What MCU/Processor/Board and compiler are you using?
M5Stack Dial, ESP32-S3 based
What do you want to achieve?
Is it possible to drop, let’s say, the entire lvgl/lvgl_editor/tutorials/1_hello_world content into \components\lib-ui folder of ESP-IDF project and somehow make it compile by ESP-IDF without altering of generated CMakeLists.txt? This way I’d be able to open this folder in LVGL editor, work on the UI with previews and all, and also open the root project and work on the rest and be able to run ESP-IDF compilation from there to get the complete project.
What have you tried so far?
Tried to make just what desribed above. CMake throws project command is not scriptable. I’m quite new to this all so I’m likely missing some key concepts.
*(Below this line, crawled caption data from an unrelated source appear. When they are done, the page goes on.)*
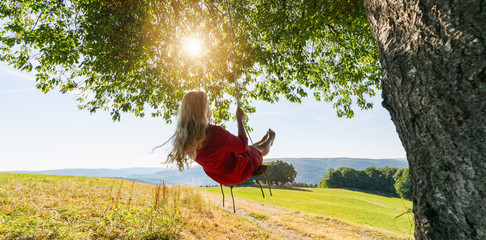 Unrecognizable girl in white dress swaying on a tree swing on peaceful evening. Lady sitting on a wooden swing and looking at golden sunset. Young woman swinging at sunrise Wall mural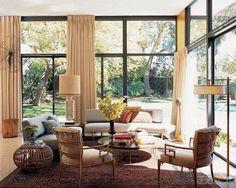 Trina Turk's living room- Edward Wormley for Dunbar sofas, a Richard Neutra cocktail table, and von Nessen floor lamp #decor #homedesign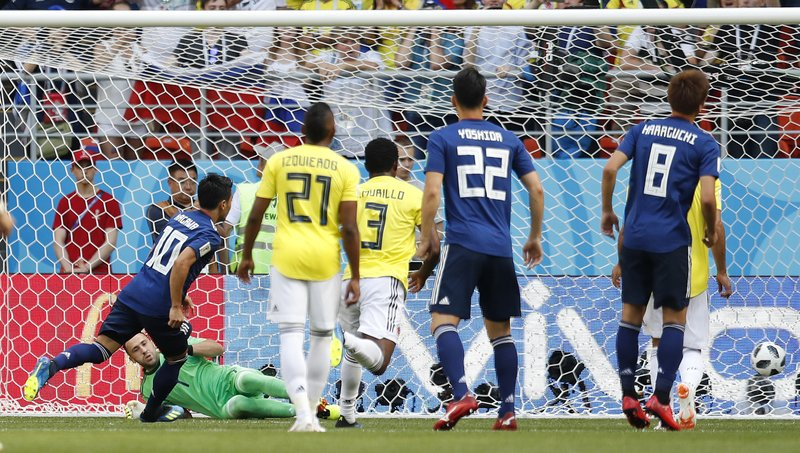 Japan's Shinji Kagawa, left, scores the opening goal during the group H match between Colombia and Japan at the 2018 soccer World Cup in the Mordavia Arena in Saransk, Russia, Tuesday, June 19, 2018.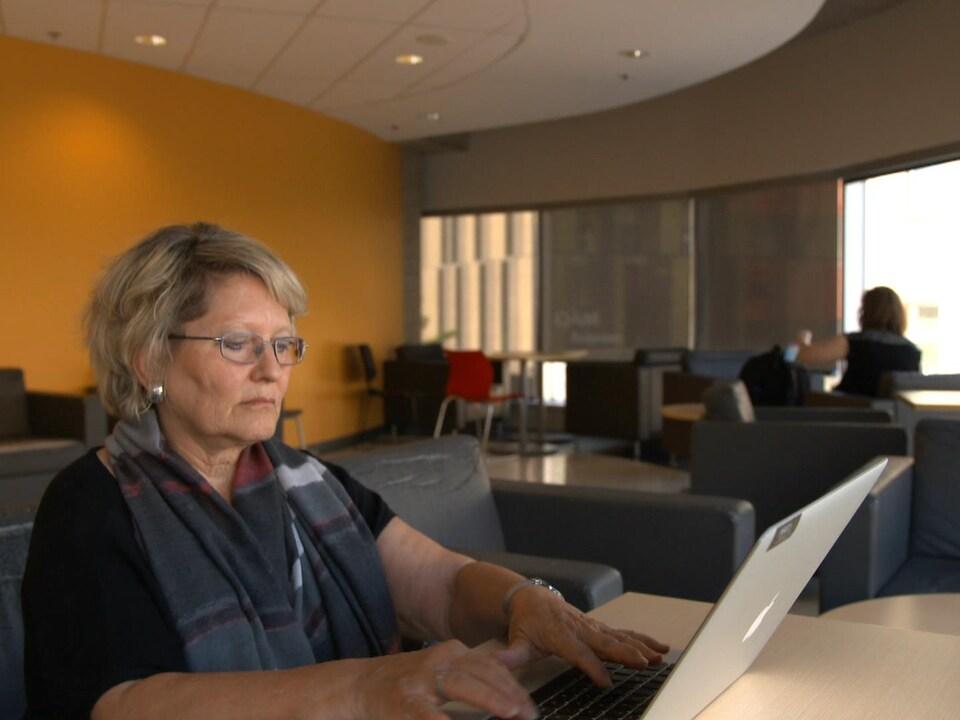 On voit Mme Vandelac qui travaille à l'ordinateur.
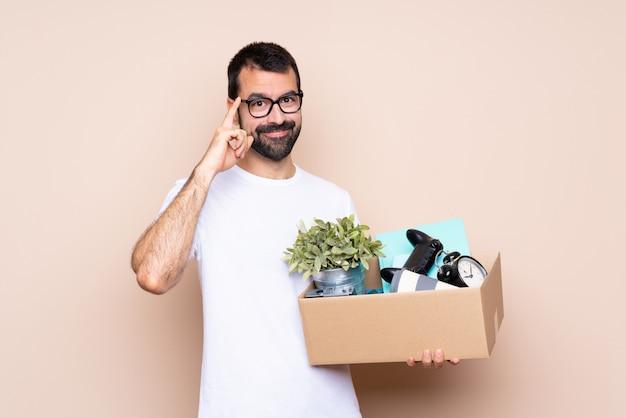 Homme tenant une boîte et se déplaçant dans la nouvelle maison sur fond isolé avec des lunettes et souriant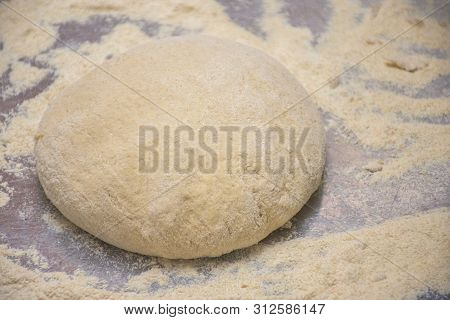 Dough And Flour On A Wooden Board Close-up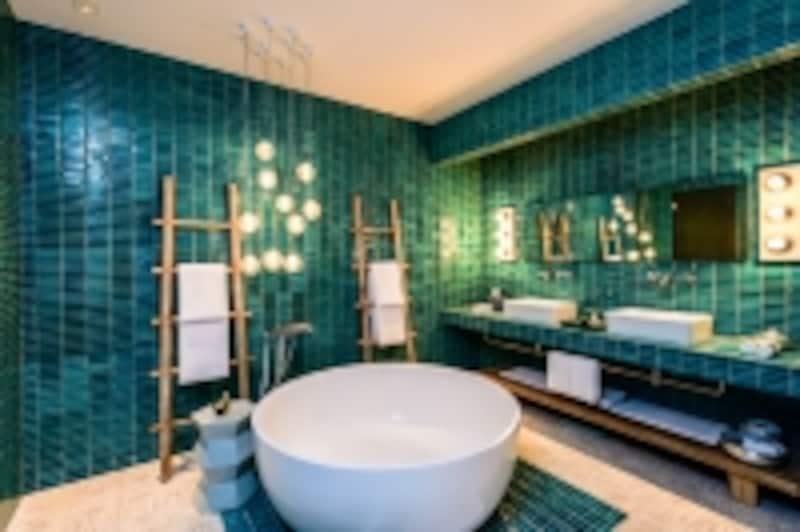 丸いバスタブとグリーンのタイルが個性的なバスルーム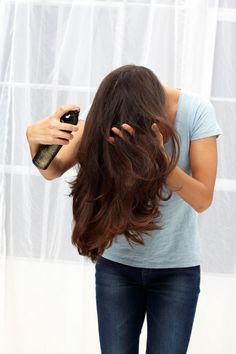 Step 4: Flip your head over and mist hair's underside with a texturizing spray. Use your fingers to massage the roots, then flip back up and finger-comb into place.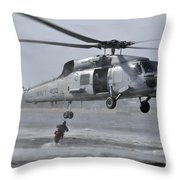 A Search And Rescue Swimmer Jumps Throw Pillow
Unfortunately Use the exported C code is empty in the docs, and I failed to google anything sensible on the topic.
For the reference, this CMakeLists.txt works for the component
# This includes the generated list of .c files
include(${CMAKE_CURRENT_LIST_DIR}/file_list_gen.cmake)
# You may use this check to add configuration when compiling for the Editor
# preview, or for your target.
if (LV_EDITOR_PREVIEW)
# things for the Preview
# Create the UI sources as a library
add_library(lib-ui ${PROJECT_SOURCES})
else ()
# things for your target
idf_component_register(
SRCS ${PROJECT_SOURCES}
INCLUDE_DIRS "."
REQUIRES lvgl
)
target_compile_definitions(${COMPONENT_LIB} PUBLIC "-DLV_LVGL_H_INCLUDE_SIMPLE")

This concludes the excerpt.